You are here: Home

Need Acrobat Reader for PDF documents?

Roasted red peppers

After many years, I?ve finally got round to adding some pictures to this page! Conveniently, today?s (8 August 2011) batch of four peppers exactly filled our grill-pan.

Roasted vegetables are one of the finest of Italy’s many wonderful contributions to the life of the dedicated eater, and for me roasted red peppers are the best of all. Regardless of the wild fluctuations in the price of peppers through the year, I consider these to be an absolute necessity, and they are rarely absent from my fridge.

A slight diversion - to Milan

Wife Number Two and I spent a strange August afternoon and evening in Milan with our friends Giorgio and Marisa a few years ago. Like many other southern European working cities Milan is more-or-less closed in August, and Giorgio had a wonderful time driving his Lancia Thema to places where he can only ever normally take his Vespa.

We visited the Galleria, which must be the up-market-est shopping mall in the world. Better, Marisa - who liaises with posh shops for the city council - took us into some of the poshest and got us VIP treatment.

We visited the Duomo - the vast Gothic cathedral with its hundreds of intricate spires, and then had an espresso on the top floor of a neighbouring department store whose windows overlook the roof, and the spires, at close quarters.

We visited the Castello Sforzesco, an immense citadel where Wife Number Two got into trouble for taking flash photographs of the unfinished Rondanini Pietà, on which Michelangelo was working until a few days before he died (can a flash of light really damage Carrara marble?).

## Given task 1
For each statement below, answer yes or no according to the roasted red peppers page above, and quote the words from it that decide the answer. (a) Marisa liaises with posh shops for the city council. (b) The espresso was drunk on the roof of the Duomo. (c) Giorgio drove his Vespa around Milan that August.
## Given task 2
Reproduce the passage of the roasted red peppers page above between "We visited the Duomo" and "at close quarters.", inclusive.

## Entries provided
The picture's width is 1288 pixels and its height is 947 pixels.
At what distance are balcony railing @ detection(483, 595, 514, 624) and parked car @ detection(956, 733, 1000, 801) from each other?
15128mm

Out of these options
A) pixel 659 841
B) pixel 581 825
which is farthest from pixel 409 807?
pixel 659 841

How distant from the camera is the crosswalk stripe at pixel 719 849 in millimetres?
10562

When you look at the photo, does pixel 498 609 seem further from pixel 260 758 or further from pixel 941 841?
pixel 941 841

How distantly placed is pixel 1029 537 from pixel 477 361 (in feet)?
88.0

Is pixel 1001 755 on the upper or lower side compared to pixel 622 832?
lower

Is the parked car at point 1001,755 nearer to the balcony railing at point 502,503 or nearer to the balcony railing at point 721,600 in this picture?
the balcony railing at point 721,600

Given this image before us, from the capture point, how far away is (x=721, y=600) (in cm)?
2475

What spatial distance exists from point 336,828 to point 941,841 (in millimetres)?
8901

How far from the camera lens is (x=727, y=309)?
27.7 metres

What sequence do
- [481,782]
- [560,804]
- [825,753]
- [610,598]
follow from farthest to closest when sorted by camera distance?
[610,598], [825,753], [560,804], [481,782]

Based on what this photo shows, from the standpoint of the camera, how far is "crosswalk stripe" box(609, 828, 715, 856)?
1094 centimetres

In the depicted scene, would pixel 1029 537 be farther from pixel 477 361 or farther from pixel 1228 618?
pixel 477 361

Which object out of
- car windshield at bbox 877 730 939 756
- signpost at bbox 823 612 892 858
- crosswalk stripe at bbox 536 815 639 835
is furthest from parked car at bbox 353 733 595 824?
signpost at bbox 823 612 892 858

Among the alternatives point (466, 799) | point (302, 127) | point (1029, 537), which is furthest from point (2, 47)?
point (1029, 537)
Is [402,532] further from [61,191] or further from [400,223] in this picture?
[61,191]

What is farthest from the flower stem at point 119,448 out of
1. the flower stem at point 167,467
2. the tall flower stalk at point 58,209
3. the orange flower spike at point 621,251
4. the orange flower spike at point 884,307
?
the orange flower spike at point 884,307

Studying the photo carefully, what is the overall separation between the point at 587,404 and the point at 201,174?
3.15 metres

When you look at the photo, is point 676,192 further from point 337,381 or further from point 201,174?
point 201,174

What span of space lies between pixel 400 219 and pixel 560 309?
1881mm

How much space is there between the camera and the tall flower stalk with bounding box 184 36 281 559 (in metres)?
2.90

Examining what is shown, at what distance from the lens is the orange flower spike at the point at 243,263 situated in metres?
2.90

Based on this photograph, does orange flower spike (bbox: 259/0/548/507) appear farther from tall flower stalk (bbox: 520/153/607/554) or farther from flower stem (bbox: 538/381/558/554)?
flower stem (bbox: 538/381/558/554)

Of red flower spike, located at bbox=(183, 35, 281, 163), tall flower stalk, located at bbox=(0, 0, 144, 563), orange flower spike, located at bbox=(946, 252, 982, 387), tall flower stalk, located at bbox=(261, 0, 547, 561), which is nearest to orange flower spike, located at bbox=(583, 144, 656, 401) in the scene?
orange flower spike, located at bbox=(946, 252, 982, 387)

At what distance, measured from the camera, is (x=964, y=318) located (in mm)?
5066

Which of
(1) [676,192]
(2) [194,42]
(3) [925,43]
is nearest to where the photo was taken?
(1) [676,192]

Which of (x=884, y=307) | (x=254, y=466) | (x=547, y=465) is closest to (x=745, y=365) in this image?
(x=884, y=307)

## Finished answer 1
(a) Yes: "Marisa - who liaises with posh shops for the city council - took us into some of the poshest and got us VIP treatment."
(b) No: "had an espresso on the top floor of a neighbouring department store whose windows overlook the roof, and the spires, at close quarters."
(c) No: "Giorgio had a wonderful time driving his Lancia Thema to places where he can only ever normally take his Vespa."

## Finished answer 2
We visited the Duomo - the vast Gothic cathedral with its hundreds of intricate spires, and then had an espresso on the top floor of a neighbouring department store whose windows overlook the roof, and the spires, at close quarters.